John Stender (1973-1975) came next, an official of the Boilermakers Union with no safety and health experience. He doubled the standards-setting staff and said that while Congress did not set up OSHA “as a Gestapo,” strict enforcement would be used when necessary. Under the watchful EYE of Congress, the agency began its delicate balancing act of being enforcer, regulator, and compliance consultant. The effort was doomed from the start, and by 1975 OSHA’s credibility and competence were attacked by all sides – business, labor and Congress.

To mollify critics, Dr. Morton Corn, a professor of occupational health and chemical engineering at the University of Pittsburgh, became the first safety and health professional to head OSHA, appointed in 1975. Outspoken and articulate, Corn believed “the very survival of OSHA” was at stake. He worked to restore the agency’s credibility —“a slow climb to quality” he later called it -- and directed more of its focus on health issues, but his short term in office was pressured by 1976 election-year politics.

Dr. Eula Bingham, an occupational health scientist at the University of Cincinnati, appointed by newly-elected President Carter in 1977, to this day is the most respected OSHA administrator in the minds of many labor union safety and health officials. Well aware that “OSHA was about some silly things,” Bingham embarked what she called "an all-out effort to combat occupational illnesses and disease." Inspectors looked harder for serious hazards. In her first two years, OSHA set new standards for cotton dust, lead, benzene and three other industrial chemicals, and proposed or revised a number of safety regulations. In 1980, the agency confronted its most fierce attack from Congress in a bill, ultimately derailed, that would have exempted from safety inspections all employers with a good safety record.

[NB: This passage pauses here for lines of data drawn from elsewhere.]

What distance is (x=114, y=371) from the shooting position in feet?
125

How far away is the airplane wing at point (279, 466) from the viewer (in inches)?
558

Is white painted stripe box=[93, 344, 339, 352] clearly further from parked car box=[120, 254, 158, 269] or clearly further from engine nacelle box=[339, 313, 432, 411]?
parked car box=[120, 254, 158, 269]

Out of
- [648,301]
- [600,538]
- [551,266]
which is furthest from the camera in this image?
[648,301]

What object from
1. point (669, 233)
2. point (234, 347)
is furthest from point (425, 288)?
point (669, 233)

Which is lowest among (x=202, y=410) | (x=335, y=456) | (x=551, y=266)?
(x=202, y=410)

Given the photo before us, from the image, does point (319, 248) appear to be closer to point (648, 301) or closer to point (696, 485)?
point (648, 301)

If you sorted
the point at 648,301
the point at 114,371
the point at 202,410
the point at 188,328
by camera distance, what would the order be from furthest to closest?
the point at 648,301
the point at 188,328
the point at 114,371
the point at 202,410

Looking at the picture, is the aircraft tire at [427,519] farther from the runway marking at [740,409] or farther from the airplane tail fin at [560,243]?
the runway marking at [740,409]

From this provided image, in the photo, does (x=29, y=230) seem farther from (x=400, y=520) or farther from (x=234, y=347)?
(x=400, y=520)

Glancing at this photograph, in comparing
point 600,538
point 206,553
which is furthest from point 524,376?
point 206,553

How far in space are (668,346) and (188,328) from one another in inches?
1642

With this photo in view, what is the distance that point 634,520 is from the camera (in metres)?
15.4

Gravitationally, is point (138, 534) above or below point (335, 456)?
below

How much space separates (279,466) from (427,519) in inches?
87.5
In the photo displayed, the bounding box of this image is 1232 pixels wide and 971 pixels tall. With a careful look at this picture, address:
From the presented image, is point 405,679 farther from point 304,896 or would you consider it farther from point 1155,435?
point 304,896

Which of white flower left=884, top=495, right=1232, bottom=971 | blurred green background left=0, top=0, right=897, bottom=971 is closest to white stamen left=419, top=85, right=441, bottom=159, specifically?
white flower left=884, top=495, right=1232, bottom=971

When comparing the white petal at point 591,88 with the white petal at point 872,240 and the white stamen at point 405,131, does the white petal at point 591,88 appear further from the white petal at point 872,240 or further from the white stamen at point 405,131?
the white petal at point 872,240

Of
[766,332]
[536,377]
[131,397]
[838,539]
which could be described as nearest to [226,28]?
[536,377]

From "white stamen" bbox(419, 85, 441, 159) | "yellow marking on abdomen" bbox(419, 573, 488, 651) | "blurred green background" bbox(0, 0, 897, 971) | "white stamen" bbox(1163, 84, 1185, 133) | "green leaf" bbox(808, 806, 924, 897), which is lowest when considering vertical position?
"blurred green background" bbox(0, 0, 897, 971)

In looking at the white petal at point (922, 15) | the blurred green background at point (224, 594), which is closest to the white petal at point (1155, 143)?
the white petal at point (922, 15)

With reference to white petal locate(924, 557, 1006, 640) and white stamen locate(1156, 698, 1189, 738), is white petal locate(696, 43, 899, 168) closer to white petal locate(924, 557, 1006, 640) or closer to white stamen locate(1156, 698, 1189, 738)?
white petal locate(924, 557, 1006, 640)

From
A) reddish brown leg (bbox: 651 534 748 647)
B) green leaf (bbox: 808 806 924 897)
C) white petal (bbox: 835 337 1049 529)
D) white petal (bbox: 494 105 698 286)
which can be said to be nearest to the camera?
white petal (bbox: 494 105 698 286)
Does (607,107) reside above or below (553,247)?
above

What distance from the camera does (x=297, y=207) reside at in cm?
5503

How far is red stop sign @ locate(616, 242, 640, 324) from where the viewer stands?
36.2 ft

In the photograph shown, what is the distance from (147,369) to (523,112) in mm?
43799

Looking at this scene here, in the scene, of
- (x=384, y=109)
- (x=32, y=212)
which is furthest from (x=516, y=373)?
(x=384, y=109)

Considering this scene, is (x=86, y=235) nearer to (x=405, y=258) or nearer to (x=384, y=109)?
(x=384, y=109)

Ronald Reagan’s ascendency to the White House in 1980 turned OSHA sharply in the direction of “regulatory relief.” In 1981 Reagan nominated the 35-year-old vice president of a family-owned construction company in Florida, Thorne Auchter, to run OSHA. To business’s relief and labor’s angst, corporate management came to the agency. Still, widespread and longstanding business criticism of OSHA’s combativeness and cost of compliance threatened its existence. Auchter, working often from six in the morning to eight or nine at night, felt he was operating in a “goldfish bowl.” When he resigned in 1984, he said, “The agency is a growing and learning thing and really is an experiment.” Part of the experiment was establishing the Voluntary Protection Program (VPP) in 1982; another was issuing the landmark hazard communication rule in 1983 – the “soft vs. hard” balancing act epitomized.